■ **Selected extract**
--
Indirect Prompt Injection
Threat IntelligenceDefinition
A variant of prompt injection where malicious instructions are embedded in external data sources — web pages, documents, or emails — that an LLM retrieves and processes, causing it to execute attacker commands.
Technical Details
Indirect prompt injection is particularly dangerous in agentic and RAG-enabled LLM systems because the attack surface extends to any data the model can read. Invisible HTML text, metadata, or whitespace-encoded instructions in retrieved content can hijack model actions. Defenses include treating retrieved content as untrusted data, using separate processing pipelines, and sandboxing tool-use capabilities.
Practical Usage
An attacker embeds hidden instructions in a public webpage that an AI assistant is asked to summarize; the instructions cause the assistant to forward the user's private data to an attacker-controlled URL. Organizations deploying RAG systems must sanitize retrieved content before including it in the model context.
Examples
- Hidden white-on-white text on a webpage instructs an AI browser agent to exfiltrate session cookies.
- A malicious calendar invite processed by an AI scheduling assistant instructs it to forward meeting notes to an external address.
- A poisoned Wikipedia edit adds hidden instructions that cause research LLMs to produce biased summaries.
--
■ **Data block**
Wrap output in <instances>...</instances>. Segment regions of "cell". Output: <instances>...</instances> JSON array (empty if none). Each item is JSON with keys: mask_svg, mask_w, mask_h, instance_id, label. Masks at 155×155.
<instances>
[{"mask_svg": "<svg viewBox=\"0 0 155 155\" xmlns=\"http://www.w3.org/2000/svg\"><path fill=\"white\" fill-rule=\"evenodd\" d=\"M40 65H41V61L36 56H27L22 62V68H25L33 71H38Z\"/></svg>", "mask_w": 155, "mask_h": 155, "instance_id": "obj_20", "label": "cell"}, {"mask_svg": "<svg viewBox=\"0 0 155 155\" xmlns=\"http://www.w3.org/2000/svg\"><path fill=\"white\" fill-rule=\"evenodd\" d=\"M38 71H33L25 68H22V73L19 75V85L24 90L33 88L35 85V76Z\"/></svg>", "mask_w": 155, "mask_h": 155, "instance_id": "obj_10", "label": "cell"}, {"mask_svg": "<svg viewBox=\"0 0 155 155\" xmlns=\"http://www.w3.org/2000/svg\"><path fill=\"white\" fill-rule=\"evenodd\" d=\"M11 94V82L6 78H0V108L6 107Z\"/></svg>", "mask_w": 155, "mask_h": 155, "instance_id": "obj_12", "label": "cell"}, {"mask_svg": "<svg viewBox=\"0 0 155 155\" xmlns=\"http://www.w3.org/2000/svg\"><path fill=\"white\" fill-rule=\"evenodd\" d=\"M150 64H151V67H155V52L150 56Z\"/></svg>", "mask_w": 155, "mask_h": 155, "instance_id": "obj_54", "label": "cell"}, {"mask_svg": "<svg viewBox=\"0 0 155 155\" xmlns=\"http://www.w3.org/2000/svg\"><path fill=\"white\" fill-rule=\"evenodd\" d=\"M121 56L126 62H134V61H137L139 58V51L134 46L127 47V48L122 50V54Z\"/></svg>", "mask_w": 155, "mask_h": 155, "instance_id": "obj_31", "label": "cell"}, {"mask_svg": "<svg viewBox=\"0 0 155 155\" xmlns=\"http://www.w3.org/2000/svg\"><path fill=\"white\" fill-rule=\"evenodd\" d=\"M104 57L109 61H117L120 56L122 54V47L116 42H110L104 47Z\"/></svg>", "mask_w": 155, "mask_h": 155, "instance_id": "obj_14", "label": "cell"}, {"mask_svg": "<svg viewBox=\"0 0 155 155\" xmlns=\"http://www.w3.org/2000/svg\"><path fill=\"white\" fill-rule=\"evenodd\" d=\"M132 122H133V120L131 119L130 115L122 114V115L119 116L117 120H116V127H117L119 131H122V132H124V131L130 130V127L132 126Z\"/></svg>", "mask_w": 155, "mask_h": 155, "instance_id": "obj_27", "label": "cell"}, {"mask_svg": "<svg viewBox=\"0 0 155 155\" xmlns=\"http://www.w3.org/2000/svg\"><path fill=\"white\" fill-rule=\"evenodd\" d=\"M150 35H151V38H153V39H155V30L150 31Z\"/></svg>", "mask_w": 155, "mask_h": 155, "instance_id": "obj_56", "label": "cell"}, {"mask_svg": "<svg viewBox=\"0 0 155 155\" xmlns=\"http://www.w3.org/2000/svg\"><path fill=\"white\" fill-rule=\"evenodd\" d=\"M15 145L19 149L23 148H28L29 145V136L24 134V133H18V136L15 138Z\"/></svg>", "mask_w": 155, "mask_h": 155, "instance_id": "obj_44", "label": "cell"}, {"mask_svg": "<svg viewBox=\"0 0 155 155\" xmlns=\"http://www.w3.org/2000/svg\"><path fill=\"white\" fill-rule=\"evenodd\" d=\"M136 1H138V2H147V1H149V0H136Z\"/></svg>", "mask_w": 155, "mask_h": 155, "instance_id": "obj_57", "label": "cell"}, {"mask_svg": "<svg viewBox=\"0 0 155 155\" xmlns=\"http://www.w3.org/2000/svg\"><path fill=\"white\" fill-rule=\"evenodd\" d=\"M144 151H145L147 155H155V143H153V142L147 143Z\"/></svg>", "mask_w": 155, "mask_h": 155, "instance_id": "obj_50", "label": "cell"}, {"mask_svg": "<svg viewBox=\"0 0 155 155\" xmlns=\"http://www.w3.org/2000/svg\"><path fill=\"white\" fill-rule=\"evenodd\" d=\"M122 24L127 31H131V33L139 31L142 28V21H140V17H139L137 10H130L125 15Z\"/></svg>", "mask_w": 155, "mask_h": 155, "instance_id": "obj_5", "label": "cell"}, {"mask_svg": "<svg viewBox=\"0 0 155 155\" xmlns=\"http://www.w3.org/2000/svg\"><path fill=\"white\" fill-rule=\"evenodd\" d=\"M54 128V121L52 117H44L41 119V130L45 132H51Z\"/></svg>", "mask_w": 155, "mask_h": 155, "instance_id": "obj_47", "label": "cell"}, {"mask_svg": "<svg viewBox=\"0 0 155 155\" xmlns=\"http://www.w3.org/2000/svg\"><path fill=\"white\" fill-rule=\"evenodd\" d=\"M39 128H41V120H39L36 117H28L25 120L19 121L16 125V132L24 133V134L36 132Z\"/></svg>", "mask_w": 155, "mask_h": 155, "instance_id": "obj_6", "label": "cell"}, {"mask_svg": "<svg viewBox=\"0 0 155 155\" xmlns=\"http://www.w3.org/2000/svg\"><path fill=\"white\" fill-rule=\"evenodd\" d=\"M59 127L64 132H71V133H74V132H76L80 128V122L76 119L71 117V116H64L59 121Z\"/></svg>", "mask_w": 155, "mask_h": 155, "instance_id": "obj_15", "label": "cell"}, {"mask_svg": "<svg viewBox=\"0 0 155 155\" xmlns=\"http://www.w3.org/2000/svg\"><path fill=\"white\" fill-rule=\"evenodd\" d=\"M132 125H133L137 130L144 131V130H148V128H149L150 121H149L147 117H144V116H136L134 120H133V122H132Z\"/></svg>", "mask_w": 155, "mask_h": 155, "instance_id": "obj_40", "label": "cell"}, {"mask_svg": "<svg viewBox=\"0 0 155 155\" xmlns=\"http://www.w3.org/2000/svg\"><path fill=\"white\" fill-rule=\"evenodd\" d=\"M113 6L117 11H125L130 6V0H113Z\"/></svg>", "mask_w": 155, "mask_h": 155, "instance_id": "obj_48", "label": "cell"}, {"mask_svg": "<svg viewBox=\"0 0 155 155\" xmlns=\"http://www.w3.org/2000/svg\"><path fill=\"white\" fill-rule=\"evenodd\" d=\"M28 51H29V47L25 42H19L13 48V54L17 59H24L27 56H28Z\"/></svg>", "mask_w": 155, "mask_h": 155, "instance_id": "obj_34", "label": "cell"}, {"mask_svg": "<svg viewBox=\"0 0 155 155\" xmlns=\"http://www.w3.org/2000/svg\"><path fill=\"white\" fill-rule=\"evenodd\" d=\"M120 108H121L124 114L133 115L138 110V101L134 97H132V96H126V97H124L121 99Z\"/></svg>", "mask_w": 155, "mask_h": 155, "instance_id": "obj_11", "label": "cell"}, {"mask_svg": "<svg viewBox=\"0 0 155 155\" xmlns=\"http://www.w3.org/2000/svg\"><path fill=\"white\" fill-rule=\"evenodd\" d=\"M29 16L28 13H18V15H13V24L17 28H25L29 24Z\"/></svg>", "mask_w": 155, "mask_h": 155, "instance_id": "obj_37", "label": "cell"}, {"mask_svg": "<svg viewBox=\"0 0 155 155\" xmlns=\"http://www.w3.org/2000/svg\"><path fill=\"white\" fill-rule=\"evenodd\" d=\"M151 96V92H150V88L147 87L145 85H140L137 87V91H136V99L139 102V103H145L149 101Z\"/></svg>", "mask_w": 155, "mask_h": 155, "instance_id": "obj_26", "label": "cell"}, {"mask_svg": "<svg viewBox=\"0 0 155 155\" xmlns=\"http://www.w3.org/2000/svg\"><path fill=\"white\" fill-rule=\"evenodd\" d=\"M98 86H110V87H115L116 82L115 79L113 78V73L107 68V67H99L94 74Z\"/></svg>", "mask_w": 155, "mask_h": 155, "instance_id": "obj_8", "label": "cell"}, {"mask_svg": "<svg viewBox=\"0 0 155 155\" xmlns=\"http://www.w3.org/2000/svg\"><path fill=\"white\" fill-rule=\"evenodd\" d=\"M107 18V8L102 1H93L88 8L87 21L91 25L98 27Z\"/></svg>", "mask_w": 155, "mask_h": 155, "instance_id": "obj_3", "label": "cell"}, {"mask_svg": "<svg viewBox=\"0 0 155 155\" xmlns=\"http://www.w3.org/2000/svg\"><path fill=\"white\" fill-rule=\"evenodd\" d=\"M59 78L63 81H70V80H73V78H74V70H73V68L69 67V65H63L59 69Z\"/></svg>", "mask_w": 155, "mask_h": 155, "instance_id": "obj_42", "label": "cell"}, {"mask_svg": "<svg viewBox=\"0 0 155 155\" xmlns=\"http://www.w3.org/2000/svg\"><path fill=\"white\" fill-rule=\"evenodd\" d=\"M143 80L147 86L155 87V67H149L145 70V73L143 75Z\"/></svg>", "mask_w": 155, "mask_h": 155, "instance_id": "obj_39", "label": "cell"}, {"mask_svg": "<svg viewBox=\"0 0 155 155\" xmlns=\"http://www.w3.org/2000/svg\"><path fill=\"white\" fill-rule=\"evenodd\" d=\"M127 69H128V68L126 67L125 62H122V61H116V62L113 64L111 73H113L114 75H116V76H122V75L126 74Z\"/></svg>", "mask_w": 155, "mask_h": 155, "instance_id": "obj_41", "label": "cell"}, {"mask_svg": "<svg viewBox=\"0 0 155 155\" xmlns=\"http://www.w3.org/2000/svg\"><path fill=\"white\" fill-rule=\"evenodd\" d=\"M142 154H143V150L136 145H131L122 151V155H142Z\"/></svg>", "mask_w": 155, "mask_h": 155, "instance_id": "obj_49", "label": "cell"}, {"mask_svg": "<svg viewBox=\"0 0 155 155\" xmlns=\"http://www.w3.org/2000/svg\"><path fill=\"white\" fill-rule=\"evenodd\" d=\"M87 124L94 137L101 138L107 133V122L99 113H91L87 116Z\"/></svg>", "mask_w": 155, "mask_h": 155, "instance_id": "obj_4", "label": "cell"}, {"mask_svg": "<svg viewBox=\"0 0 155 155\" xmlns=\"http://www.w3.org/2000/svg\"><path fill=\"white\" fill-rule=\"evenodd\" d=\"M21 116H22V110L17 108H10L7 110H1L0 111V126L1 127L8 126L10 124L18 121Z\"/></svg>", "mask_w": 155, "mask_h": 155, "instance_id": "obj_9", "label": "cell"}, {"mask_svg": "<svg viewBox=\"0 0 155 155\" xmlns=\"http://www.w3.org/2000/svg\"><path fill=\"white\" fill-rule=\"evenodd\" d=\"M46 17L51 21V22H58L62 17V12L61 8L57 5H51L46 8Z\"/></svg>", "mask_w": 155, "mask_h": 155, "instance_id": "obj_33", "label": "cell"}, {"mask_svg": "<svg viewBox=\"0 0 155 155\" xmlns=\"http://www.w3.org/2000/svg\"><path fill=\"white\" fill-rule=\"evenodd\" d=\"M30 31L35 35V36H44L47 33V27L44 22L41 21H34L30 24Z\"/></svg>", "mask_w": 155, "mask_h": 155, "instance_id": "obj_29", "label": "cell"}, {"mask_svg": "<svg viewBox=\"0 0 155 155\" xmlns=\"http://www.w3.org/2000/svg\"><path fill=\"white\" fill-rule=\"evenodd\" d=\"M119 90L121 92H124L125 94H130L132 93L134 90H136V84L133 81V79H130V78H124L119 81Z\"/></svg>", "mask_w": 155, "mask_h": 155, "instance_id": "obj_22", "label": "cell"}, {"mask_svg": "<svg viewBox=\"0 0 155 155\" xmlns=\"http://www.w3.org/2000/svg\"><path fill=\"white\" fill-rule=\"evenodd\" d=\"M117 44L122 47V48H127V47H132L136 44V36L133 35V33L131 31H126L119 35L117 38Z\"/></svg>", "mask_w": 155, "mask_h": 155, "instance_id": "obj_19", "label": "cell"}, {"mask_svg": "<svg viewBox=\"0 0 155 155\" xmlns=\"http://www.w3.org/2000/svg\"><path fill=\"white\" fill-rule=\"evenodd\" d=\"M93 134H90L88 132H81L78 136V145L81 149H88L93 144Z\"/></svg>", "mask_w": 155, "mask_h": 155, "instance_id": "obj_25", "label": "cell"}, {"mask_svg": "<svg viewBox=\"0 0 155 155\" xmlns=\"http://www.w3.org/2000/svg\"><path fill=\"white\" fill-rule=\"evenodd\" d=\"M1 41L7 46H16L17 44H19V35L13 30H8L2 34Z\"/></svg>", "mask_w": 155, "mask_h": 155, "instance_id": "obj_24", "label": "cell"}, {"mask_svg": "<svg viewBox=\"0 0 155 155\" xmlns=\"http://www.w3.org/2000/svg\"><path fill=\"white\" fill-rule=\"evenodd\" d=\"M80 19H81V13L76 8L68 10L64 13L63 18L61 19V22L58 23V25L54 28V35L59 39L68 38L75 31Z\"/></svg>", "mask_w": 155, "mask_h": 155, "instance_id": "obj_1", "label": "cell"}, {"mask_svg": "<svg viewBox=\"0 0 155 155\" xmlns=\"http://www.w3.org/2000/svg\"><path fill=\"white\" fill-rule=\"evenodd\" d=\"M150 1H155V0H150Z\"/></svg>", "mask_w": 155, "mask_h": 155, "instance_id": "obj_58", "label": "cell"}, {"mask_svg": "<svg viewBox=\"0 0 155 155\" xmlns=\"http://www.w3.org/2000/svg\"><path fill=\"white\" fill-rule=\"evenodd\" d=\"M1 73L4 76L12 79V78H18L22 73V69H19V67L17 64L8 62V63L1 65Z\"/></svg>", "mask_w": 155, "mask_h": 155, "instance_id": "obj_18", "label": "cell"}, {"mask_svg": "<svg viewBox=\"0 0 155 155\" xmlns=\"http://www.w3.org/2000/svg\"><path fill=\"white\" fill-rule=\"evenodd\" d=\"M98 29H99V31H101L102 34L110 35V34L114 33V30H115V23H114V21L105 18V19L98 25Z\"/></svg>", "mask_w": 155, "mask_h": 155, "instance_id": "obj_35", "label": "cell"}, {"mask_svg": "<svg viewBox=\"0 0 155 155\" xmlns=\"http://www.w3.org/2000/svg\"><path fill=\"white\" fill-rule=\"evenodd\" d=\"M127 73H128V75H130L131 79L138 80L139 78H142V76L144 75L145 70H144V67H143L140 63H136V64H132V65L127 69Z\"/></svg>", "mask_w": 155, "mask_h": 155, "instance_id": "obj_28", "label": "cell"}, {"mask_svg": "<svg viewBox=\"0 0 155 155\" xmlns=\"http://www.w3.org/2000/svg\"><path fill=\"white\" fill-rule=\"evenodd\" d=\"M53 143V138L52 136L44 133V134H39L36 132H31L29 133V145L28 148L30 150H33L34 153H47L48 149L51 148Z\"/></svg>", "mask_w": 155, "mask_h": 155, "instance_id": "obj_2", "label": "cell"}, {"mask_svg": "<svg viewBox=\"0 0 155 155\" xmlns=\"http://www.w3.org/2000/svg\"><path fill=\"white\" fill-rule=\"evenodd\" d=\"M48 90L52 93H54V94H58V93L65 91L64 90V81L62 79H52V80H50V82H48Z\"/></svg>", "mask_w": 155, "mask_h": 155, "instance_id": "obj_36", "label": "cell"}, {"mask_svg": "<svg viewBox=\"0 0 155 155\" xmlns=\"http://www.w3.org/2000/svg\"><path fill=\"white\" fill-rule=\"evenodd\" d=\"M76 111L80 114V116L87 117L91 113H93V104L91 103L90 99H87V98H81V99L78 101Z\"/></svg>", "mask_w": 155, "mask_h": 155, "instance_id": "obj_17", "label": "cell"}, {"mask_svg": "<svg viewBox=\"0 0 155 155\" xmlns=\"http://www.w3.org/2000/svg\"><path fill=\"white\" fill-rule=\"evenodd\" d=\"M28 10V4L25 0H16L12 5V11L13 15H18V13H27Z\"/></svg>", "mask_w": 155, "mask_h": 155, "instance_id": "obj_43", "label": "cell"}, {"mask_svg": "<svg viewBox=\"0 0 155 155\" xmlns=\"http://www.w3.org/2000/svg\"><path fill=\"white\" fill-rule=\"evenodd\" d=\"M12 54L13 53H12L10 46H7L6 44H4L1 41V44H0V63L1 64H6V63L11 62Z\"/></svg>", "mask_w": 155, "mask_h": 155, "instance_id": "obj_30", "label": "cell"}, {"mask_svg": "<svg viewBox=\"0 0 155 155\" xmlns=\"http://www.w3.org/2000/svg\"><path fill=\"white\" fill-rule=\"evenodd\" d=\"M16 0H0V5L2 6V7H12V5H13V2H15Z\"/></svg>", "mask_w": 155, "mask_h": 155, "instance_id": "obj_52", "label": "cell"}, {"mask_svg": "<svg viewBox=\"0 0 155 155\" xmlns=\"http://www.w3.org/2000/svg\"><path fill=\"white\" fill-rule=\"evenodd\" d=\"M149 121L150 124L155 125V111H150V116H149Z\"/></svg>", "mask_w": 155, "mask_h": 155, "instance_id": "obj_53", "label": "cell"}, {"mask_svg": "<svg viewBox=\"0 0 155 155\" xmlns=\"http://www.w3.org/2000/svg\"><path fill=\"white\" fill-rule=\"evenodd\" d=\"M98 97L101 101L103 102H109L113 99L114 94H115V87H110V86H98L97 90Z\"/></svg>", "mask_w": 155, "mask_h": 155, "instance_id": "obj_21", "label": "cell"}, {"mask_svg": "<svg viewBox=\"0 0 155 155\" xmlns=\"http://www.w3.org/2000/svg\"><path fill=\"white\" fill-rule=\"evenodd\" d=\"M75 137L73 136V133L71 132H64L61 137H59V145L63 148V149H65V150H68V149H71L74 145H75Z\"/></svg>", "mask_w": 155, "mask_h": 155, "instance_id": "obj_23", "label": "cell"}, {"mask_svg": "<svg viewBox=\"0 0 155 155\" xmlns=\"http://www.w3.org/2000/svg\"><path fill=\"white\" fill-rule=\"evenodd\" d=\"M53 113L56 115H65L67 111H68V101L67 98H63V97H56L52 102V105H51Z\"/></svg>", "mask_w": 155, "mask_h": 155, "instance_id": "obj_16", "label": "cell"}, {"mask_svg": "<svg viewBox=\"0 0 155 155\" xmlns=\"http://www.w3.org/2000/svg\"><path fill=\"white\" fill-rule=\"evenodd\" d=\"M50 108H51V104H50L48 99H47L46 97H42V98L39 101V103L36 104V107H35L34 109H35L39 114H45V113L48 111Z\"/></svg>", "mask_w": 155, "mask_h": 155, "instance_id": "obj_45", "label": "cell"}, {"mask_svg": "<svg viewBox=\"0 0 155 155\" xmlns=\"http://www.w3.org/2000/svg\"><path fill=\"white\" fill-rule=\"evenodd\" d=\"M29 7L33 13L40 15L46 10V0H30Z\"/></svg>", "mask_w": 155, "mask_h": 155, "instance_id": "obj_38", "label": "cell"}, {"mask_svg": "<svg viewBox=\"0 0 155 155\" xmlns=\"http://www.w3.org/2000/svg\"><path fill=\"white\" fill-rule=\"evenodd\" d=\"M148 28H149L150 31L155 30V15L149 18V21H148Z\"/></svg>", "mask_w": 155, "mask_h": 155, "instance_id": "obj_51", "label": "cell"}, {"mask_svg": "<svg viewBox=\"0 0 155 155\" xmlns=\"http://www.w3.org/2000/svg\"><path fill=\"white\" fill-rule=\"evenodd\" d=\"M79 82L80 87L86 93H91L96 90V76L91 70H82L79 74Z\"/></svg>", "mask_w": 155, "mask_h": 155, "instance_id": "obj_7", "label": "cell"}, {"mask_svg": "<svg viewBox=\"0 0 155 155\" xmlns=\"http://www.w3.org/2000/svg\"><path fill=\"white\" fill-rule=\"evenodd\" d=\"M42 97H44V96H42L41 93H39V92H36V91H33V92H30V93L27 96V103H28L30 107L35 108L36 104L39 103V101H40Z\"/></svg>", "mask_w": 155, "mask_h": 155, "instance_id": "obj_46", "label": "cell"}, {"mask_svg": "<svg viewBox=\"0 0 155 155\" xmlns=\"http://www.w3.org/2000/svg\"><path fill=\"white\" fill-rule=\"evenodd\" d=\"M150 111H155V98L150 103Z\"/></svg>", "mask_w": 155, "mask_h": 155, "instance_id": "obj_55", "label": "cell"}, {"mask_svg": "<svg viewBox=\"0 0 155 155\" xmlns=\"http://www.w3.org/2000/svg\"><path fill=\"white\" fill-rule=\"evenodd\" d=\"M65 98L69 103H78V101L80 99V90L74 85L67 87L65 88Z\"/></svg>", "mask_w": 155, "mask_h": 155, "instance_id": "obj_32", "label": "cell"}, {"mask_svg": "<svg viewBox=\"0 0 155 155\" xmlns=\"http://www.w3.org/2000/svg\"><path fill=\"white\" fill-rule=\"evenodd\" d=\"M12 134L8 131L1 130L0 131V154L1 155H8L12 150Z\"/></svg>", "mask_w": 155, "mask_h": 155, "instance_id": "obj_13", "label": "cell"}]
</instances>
--
■ **What the task requires**
Transcribe the indirect prompt injection entry from "Technical Details" to "the model context.". The listing has no role in this work.

■ **Written response**
Technical Details
Indirect prompt injection is particularly dangerous in agentic and RAG-enabled LLM systems because the attack surface extends to any data the model can read. Invisible HTML text, metadata, or whitespace-encoded instructions in retrieved content can hijack model actions. Defenses include treating retrieved content as untrusted data, using separate processing pipelines, and sandboxing tool-use capabilities.
Practical Usage
An attacker embeds hidden instructions in a public webpage that an AI assistant is asked to summarize; the instructions cause the assistant to forward the user's private data to an attacker-controlled URL. Organizations deploying RAG systems must sanitize retrieved content before including it in the model context.